What happens if a child grows up next to a magical portal?
If an entire wall surface, perhaps in their very own bedroom, becomes a full-scale portal into the worlds of their imagination?
Will the architecture that surrounds them become their imaginary friend? Will their bedroom become their teacher, mentor, guide? Will their architectural space take them on magical journeys of exploration? Will their walls extend their play into worlds far beyond the limits of their room?
Will the architecture that surrounds them allow children to not just “make art” but to invent entirely new forms of art?

Architectural-scale, large-format digital surfaces hold fascinating potential. Just imagine taking the stunning capabilities of modern Hollywood virtual production studios, combined with various technologies that are being turbocharged with A.I. including instantly generated scripts, responsive characters, voice interfaces, game engines and programmatic/parametric spatial generation.
And letting a child grow up in that environment.
Children living with these immersive digital tools will have a direct connection between whatever they imagine and seeing it visualized in real time, in real space and with real interaction.
Think about this: Steven Spielberg was given a Super 8 camera at age 12, and look at the creative legacy that such a clunky old tool enabled.
Now imagine the power of letting a child, in the magical prime of their creative life, explore their own imagination using such wildly powerful tools as the most technically advanced film or game studios currently use, at a fully immersive architectural scale in their own room.
Taken together, these tools will enable entirely new ways of “being creative” for the next generation that we cannot even foresee yet: Not just a “bicycle for the mind” but rather a “bicycle for the imagination.”
The danger is turning these immersive places into yet another mindless consumer media channel.

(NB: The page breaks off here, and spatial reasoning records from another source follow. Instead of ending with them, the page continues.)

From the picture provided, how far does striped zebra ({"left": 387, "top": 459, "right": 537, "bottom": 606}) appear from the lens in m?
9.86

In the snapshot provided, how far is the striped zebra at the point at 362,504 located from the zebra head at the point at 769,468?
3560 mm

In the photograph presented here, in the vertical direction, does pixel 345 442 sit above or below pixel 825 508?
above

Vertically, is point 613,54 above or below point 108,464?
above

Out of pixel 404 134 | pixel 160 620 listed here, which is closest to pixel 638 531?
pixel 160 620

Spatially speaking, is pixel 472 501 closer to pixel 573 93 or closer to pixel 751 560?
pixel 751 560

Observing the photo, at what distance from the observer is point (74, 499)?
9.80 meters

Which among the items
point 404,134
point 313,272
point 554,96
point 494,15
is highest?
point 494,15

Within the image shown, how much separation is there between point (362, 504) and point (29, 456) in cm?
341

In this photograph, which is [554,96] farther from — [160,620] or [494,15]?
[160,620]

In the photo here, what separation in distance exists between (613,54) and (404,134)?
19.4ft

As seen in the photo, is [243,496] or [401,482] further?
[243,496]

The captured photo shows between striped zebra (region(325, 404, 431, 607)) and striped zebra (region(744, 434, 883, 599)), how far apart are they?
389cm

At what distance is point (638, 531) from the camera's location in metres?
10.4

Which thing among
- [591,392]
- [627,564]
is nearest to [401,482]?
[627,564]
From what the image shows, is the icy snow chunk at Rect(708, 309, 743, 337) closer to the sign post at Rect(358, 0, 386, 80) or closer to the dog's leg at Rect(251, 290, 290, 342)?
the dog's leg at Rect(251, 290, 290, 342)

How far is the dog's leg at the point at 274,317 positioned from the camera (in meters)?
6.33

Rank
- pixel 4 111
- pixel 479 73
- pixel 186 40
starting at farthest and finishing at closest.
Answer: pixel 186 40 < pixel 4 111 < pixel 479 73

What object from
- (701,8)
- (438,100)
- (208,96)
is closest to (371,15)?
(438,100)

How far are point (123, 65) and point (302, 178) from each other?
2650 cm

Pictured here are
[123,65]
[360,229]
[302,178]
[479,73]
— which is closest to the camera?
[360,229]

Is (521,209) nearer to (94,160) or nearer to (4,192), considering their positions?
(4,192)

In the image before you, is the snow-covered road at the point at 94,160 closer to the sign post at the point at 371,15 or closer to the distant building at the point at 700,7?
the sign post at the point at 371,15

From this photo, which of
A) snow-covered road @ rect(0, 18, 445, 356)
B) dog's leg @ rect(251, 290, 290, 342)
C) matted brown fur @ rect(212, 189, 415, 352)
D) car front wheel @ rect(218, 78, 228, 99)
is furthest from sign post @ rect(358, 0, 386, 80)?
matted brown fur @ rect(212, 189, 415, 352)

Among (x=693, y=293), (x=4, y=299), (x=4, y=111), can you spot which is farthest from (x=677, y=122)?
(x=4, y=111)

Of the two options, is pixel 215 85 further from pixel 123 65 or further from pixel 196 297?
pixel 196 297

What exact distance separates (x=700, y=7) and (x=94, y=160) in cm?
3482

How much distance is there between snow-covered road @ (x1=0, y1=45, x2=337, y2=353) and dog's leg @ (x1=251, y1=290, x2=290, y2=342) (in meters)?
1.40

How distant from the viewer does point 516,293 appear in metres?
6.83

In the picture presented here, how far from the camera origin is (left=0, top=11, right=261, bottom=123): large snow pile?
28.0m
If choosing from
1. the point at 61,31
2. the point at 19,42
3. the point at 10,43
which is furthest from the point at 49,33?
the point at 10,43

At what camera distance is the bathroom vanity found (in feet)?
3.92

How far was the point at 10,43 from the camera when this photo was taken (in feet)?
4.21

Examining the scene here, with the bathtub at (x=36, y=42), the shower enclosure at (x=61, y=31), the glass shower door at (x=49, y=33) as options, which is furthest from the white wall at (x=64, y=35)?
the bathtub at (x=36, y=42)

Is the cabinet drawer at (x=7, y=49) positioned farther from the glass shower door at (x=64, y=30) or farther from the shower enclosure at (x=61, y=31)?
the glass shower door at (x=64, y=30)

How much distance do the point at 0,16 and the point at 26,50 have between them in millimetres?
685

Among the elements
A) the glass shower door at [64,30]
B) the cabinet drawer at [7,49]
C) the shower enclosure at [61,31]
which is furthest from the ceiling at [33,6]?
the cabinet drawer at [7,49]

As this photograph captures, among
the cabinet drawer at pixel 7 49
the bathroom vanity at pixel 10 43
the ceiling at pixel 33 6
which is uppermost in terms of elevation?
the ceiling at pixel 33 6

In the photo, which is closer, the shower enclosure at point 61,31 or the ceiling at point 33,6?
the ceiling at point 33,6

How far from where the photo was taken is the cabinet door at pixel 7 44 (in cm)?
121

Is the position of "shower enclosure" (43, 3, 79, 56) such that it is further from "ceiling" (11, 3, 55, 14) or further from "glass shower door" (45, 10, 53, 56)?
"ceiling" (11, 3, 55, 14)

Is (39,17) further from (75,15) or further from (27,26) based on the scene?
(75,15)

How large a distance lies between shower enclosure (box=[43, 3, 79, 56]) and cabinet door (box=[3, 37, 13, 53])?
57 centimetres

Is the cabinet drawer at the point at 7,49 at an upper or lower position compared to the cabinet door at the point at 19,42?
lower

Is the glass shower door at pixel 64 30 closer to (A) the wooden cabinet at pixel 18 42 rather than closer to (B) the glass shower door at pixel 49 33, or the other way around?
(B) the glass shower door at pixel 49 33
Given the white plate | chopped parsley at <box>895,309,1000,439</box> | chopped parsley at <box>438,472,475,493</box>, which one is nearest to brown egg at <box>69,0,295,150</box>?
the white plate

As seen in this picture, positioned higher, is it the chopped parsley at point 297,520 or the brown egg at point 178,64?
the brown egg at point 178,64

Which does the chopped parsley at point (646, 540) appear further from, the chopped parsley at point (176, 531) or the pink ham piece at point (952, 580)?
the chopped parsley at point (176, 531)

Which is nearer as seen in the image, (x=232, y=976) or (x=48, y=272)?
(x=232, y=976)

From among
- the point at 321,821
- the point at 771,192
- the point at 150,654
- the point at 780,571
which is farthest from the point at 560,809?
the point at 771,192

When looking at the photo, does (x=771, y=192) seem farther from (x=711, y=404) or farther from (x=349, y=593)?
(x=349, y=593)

Silicon Valley and Hollywood love to hijack a child’s mind to drive their revenue streams. But full-scale immersive digital experiences don’t have to replace a child’s imagination – they can readily augment, leverage and extend it. They can make the act of a child using their own imagination to be wildly more fun than using some trashy, mindless, designed-to-be-addictive game or show.
Is there a threshold of scale that turns a digital experience into an integral, immersive, positive part of human life, versus these small black mirrors that hijack and confiscate our bodies and mind?
What happens when we grant creative autonomy to a child to build and live in their own magical realm?